DATA TO PROCESS:
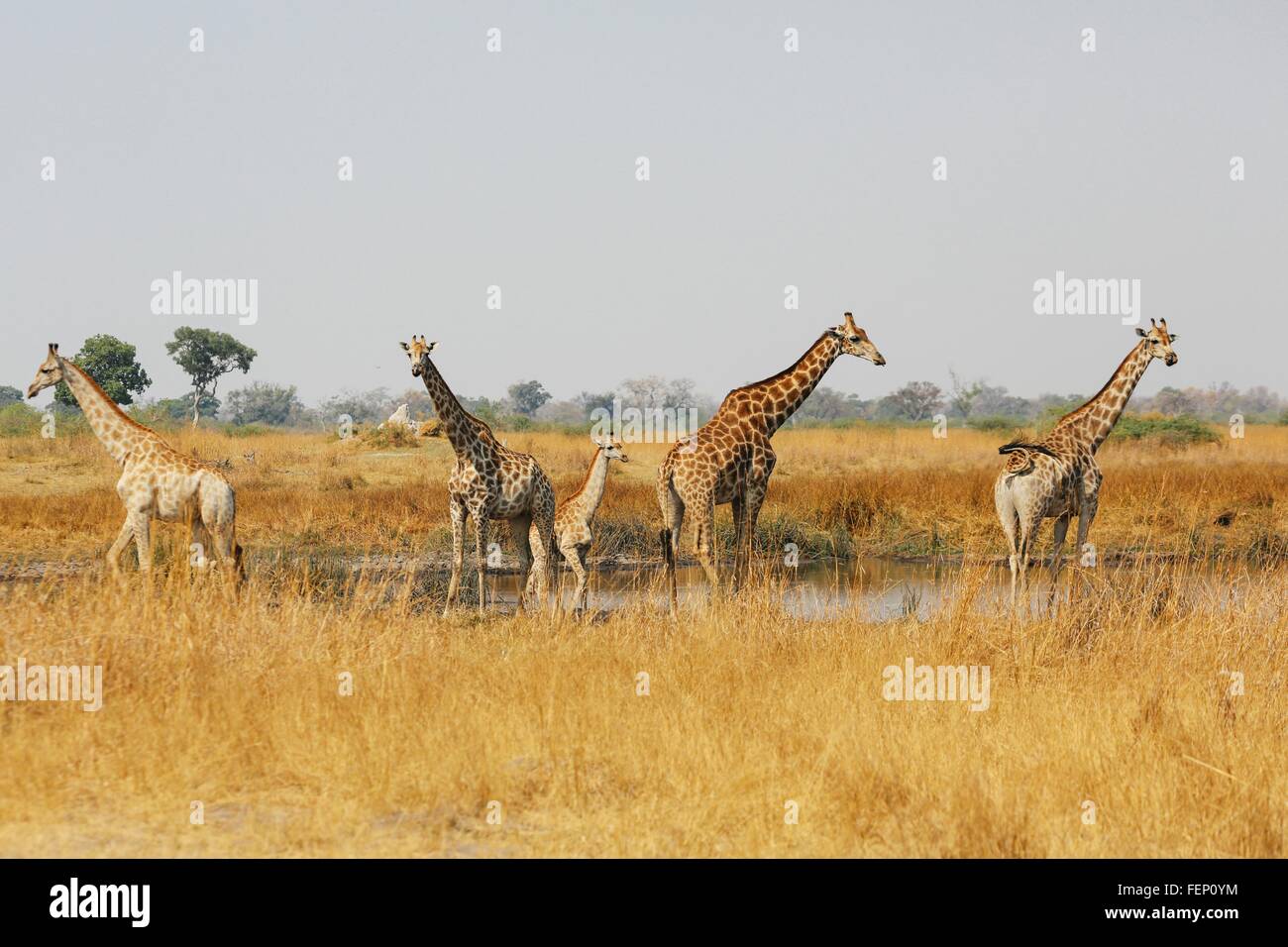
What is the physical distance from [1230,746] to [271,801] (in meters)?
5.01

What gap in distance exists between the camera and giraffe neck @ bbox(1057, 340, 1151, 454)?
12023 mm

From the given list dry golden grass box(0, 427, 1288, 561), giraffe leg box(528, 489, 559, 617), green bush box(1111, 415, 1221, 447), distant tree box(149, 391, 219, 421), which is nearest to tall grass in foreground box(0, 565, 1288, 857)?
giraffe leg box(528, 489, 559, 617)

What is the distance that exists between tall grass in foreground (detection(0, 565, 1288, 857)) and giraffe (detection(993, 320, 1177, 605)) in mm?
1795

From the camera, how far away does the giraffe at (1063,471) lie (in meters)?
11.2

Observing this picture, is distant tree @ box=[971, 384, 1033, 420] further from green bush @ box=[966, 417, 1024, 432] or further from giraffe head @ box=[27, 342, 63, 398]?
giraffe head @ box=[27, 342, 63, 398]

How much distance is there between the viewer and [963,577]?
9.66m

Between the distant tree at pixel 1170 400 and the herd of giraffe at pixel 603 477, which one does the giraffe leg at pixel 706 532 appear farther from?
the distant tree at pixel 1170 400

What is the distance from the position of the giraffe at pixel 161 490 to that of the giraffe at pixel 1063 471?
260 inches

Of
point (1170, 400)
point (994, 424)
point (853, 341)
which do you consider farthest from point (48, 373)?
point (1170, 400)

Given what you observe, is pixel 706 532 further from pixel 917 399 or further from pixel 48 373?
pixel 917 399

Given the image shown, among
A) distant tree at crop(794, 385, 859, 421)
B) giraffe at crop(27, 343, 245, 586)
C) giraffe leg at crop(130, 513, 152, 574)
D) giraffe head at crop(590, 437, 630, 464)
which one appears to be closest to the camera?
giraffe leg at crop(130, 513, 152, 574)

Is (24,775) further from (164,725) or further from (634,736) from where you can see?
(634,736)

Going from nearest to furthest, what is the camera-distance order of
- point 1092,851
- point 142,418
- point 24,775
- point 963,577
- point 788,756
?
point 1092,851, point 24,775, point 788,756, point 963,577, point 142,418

EXERCISE REQUIREMENTS:
Print the complete listing exactly as it stands, without its pictures.

FINISHED ANSWER:
What is the physical distance from [1230,746] to [271,801] (in meters)?
5.01

What gap in distance exists between the camera and giraffe neck @ bbox(1057, 340, 1151, 454)?
12023 mm

From the given list dry golden grass box(0, 427, 1288, 561), giraffe leg box(528, 489, 559, 617), green bush box(1111, 415, 1221, 447), distant tree box(149, 391, 219, 421), which is nearest to tall grass in foreground box(0, 565, 1288, 857)?
giraffe leg box(528, 489, 559, 617)

What is the distance that exists between tall grass in foreground (detection(0, 565, 1288, 857)) and giraffe (detection(993, 320, 1177, 605)) in mm?
1795

From the camera, how far away does the giraffe at (1063,471) lie (in meters)?
11.2

Observing this picture, is distant tree @ box=[971, 384, 1033, 420] further from green bush @ box=[966, 417, 1024, 432] or further from giraffe head @ box=[27, 342, 63, 398]?
giraffe head @ box=[27, 342, 63, 398]

How much distance is there between the viewer and [963,577]?
9.66m

Between the distant tree at pixel 1170 400 and the herd of giraffe at pixel 603 477, which one does the giraffe leg at pixel 706 532 appear farther from?
the distant tree at pixel 1170 400

What is the distance from the position of the giraffe at pixel 161 490 to that of the giraffe at pixel 1063 471?
260 inches

Of
point (1170, 400)
point (994, 424)
point (853, 341)
which do you consider farthest from point (48, 373)?
point (1170, 400)

Given what you observe, is pixel 706 532 further from pixel 917 399 or further from pixel 48 373?
pixel 917 399

Given the image shown, among
A) distant tree at crop(794, 385, 859, 421)
B) giraffe at crop(27, 343, 245, 586)
C) giraffe leg at crop(130, 513, 152, 574)
D) giraffe head at crop(590, 437, 630, 464)
which one appears to be closest to the camera?
giraffe leg at crop(130, 513, 152, 574)

Is (24,775) further from (164,725) or further from (634,736) from where you can see?
(634,736)

Going from nearest to furthest, what is the camera-distance order of
- point 1092,851
- point 142,418
- point 24,775
- point 963,577
- point 788,756
?
point 1092,851, point 24,775, point 788,756, point 963,577, point 142,418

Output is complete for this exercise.